Invasive pulmonary aspergillosis (IPA) is a rapidly progressive and highly lethal disease classically affecting severely immunosuppressed individuals. We present an clinically challenging and unusual case of IPA in an immunocompetent patient previously treated for coccidioidomycosis. CASE PRESENTATION: A 79 year old male with history COPD and chronic coccidioidomycosis causing cavitary lung disease presented for follow up with complaints of 3 months of worsening dyspnea, cough, and occasional hemoptysis.
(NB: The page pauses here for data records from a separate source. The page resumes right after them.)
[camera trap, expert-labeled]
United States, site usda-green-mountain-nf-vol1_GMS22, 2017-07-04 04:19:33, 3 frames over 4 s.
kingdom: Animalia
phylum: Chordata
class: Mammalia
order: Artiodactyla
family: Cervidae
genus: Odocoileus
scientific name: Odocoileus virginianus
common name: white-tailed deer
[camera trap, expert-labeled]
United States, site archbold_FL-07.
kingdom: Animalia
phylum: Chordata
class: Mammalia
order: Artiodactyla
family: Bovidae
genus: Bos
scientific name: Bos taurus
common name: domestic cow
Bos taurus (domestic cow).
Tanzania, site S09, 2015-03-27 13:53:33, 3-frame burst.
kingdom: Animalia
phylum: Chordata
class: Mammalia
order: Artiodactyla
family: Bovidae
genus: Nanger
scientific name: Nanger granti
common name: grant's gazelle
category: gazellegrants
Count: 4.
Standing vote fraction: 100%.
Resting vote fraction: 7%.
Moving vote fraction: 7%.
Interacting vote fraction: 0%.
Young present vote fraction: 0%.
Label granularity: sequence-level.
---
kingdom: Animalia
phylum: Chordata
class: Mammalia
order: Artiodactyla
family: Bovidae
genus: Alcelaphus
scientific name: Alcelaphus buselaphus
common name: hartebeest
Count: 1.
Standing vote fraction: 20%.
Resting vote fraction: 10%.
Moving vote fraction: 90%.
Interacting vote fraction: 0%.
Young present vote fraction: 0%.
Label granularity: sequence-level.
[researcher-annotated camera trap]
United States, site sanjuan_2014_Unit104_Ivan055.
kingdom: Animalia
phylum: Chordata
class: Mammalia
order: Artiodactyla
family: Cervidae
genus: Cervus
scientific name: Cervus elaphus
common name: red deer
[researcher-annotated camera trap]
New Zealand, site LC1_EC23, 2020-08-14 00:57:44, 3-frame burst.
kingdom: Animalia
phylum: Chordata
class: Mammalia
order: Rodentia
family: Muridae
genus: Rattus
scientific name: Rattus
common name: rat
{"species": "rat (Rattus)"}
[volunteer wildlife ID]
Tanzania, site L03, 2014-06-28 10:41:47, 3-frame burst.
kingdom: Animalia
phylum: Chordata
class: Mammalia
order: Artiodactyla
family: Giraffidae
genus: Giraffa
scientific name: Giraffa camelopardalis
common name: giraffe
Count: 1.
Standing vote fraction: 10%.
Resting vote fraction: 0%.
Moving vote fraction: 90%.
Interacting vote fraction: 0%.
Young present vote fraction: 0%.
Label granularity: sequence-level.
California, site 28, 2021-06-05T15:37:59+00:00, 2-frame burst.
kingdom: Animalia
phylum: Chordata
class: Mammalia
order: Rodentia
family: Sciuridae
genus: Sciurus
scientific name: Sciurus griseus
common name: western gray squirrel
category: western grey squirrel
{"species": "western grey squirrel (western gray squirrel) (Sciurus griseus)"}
He was treated for coccidioidomycosis 12 yrs prior with amphotericin B and again 2 years prior with voriconazole. Serial cocci titers had been stable. CT revealed a newly visualized left hilar heterogeneous density within previously visualized cavity measuring 3.8 x 2.7 cm, mediastinal lymphadenopathy, and diffuse tree-in-bud opacifications. Classic radiographic "air crescent sign" was suggestive of an aspergilloma. Serum 1,3 BD glucan was positive and fungal sputum cultures grew Aspergillus Fumigatus. Serum Aspergillus IgE was negative. In the setting of hemoptysis complicated by underlying COPD, the patient underwent quantitative V/Q study showing 7.3% of total lung perfusion and 8.6% ventilation on the left side. The estimated calculated postoperative FEV was 1.38L prior to surgery. Left sided thoracotomy with pneumonectomy and mediastinal lymph node dissection was performed. Surgical pathology confirmed invasion of lung tissue by Aspergillus fumigatus hyphae. The patient completed voriconazole with significant clinical improvement.